┌────────

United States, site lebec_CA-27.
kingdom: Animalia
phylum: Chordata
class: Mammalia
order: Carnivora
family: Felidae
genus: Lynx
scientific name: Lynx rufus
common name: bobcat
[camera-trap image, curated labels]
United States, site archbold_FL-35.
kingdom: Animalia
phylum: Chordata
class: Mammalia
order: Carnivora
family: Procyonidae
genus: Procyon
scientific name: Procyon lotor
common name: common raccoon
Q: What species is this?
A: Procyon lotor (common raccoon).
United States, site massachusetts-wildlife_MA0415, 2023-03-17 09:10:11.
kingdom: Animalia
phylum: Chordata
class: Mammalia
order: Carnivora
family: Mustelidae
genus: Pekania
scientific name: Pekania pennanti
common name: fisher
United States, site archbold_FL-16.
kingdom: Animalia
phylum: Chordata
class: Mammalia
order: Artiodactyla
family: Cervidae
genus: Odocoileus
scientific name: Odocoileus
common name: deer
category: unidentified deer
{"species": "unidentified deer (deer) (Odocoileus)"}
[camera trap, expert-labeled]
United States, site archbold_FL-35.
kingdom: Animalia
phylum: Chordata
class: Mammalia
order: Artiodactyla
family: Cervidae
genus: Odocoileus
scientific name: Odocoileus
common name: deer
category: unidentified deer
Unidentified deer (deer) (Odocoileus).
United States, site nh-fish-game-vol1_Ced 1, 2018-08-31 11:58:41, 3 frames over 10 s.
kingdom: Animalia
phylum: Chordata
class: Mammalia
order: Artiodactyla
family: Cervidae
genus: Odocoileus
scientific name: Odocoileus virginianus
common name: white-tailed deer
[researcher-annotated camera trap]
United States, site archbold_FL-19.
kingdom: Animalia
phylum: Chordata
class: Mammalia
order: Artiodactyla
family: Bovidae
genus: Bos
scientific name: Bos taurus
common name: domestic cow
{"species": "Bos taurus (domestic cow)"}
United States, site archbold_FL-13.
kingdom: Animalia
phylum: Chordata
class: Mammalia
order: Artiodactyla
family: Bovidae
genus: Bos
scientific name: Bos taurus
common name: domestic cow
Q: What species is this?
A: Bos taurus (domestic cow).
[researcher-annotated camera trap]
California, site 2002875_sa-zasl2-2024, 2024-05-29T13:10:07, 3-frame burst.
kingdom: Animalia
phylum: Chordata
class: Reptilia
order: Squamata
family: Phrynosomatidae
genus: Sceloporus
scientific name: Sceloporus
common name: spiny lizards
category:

└────────

-- WORK TO COMPLETE --
The full material above needs to be returned unaltered.

-- TASK ANSWER --
United States, site lebec_CA-27.
kingdom: Animalia
phylum: Chordata
class: Mammalia
order: Carnivora
family: Felidae
genus: Lynx
scientific name: Lynx rufus
common name: bobcat
[camera-trap image, curated labels]
United States, site archbold_FL-35.
kingdom: Animalia
phylum: Chordata
class: Mammalia
order: Carnivora
family: Procyonidae
genus: Procyon
scientific name: Procyon lotor
common name: common raccoon
Q: What species is this?
A: Procyon lotor (common raccoon).
United States, site massachusetts-wildlife_MA0415, 2023-03-17 09:10:11.
kingdom: Animalia
phylum: Chordata
class: Mammalia
order: Carnivora
family: Mustelidae
genus: Pekania
scientific name: Pekania pennanti
common name: fisher
United States, site archbold_FL-16.
kingdom: Animalia
phylum: Chordata
class: Mammalia
order: Artiodactyla
family: Cervidae
genus: Odocoileus
scientific name: Odocoileus
common name: deer
category: unidentified deer
{"species": "unidentified deer (deer) (Odocoileus)"}
[camera trap, expert-labeled]
United States, site archbold_FL-35.
kingdom: Animalia
phylum: Chordata
class: Mammalia
order: Artiodactyla
family: Cervidae
genus: Odocoileus
scientific name: Odocoileus
common name: deer
category: unidentified deer
Unidentified deer (deer) (Odocoileus).
United States, site nh-fish-game-vol1_Ced 1, 2018-08-31 11:58:41, 3 frames over 10 s.
kingdom: Animalia
phylum: Chordata
class: Mammalia
order: Artiodactyla
family: Cervidae
genus: Odocoileus
scientific name: Odocoileus virginianus
common name: white-tailed deer
[researcher-annotated camera trap]
United States, site archbold_FL-19.
kingdom: Animalia
phylum: Chordata
class: Mammalia
order: Artiodactyla
family: Bovidae
genus: Bos
scientific name: Bos taurus
common name: domestic cow
{"species": "Bos taurus (domestic cow)"}
United States, site archbold_FL-13.
kingdom: Animalia
phylum: Chordata
class: Mammalia
order: Artiodactyla
family: Bovidae
genus: Bos
scientific name: Bos taurus
common name: domestic cow
Q: What species is this?
A: Bos taurus (domestic cow).
[researcher-annotated camera trap]
California, site 2002875_sa-zasl2-2024, 2024-05-29T13:10:07, 3-frame burst.
kingdom: Animalia
phylum: Chordata
class: Reptilia
order: Squamata
family: Phrynosomatidae
genus: Sceloporus
scientific name: Sceloporus
common name: spiny lizards
category:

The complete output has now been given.